Extract provided:
The Church of England's general synod, its governing body, is to challenge the UK Government's treatment of people who arrive here seeking asylum or refuge.
By Alex Kirby
BBC News Online
The synod, which is meeting from 9 to 13 February, is critical of official policy on benefits available to them.
It urges the government not to promote a negative impact of vulnerable people, and to speed up ways to deal with them.
The motion for debate also expresses deep concern at what it calls "media vilification" of people seeking asylum.
This is the first synod meeting since the seismic row in the worldwide Anglican Communion over homosexuality erupted last year, and the failure of a meeting of archbishops in London in October to find a solution.
The row threatens to split the communion, with some churches refusing to have anything more to do with those US Anglicans who supported the consecration of a gay man, Gene Robinson, as bishop of New Hampshire.
The English church had already experienced a similar upset, when Jeffrey John, another gay man, was chosen to be the Bishop of Reading but agreed under pressure to stand down.
The synod will debate a discussion document produced by the English bishops, Some Issues In Human Sexuality: A Guide To The Debate, but a vote is unlikely, and observers say nothing will change.
However, a campaign called Inclusivechurch plans to present a petition to the Archbishop of Canterbury, Dr Rowan Williams, on 10 February, urging him to resist "those bent on dividing the church in response to the consecration of Gene Robinson".
The group says the petition, calling for a church "open to all, regardless of race, gender or sexual orientation", has been signed by more than 8,500 people and over 100 parishes.
One debate which may generate some controversy is on cohabitation.
Although the church upholds marriage as the ideal, the motion accepts as a fact of modern life that some couples who could marry will prefer to live together instead.
The International Development Secretary, Hilary Benn, will speak to the synod before it holds a debate on the global implications of the HIV/Aids pandemic.
It is likely the synod will find time to say something about the Iraq war. Previous sessions (the synod meets twice a year) have expressed deep concern on the subject.
This time members are hoping to consider a motion squeezed out of earlier sessions by debates on Iraq. It seeks to remove gender-specific titles from church legislation.

Exercise requirements:
**a)** In the synod article, how many signatures does the Inclusivechurch group say its petition has?
**b)** Rewrite the paragraph of the synod article that begins "However, a campaign called Inclusivechurch" as one shorter sentence, keeping its main facts.

Records provided:
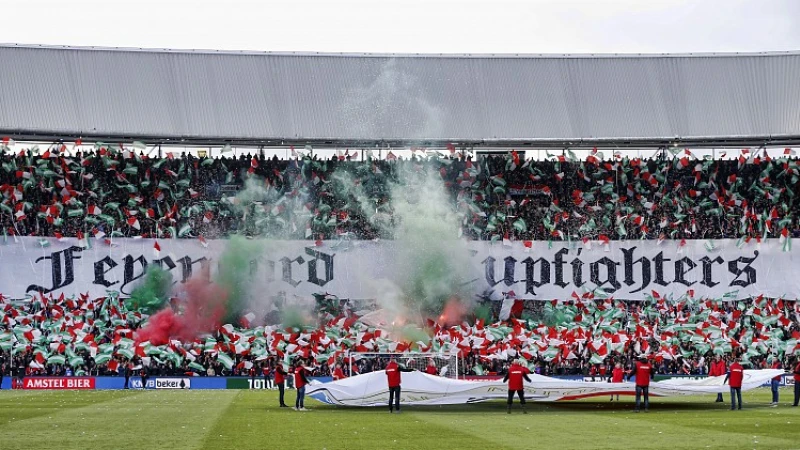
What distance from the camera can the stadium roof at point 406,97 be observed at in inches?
2229

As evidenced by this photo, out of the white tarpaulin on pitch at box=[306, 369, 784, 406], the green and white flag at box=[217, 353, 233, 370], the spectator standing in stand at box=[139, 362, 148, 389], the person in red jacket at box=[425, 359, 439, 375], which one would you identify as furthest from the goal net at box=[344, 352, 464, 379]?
the white tarpaulin on pitch at box=[306, 369, 784, 406]

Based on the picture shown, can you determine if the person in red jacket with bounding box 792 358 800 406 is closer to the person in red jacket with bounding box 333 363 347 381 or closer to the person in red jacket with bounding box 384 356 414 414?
the person in red jacket with bounding box 384 356 414 414

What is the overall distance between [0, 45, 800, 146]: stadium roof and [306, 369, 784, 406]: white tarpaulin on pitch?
2633 centimetres

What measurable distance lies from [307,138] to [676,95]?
19.8 metres

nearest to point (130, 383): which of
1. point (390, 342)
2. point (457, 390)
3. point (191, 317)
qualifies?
point (191, 317)

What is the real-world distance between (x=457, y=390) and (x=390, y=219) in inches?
968

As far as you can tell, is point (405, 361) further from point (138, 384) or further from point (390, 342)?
point (138, 384)

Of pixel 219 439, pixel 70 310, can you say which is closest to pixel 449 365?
pixel 70 310

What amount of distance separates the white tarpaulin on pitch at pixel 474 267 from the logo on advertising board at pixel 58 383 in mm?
6315

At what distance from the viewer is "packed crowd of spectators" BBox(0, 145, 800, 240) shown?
5328 centimetres

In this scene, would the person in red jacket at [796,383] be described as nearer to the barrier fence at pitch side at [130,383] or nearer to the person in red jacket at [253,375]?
the barrier fence at pitch side at [130,383]

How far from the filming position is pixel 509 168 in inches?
2240

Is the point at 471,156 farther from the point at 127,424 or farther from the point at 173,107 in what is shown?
the point at 127,424

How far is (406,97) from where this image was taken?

Response list:
**a)** More than 8,500 people and over 100 parishes.

**b)** On 10 February, Inclusivechurch plans to give Archbishop of Canterbury Dr Rowan Williams a petition asking him to resist those trying to split the church over Gene Robinson's consecration.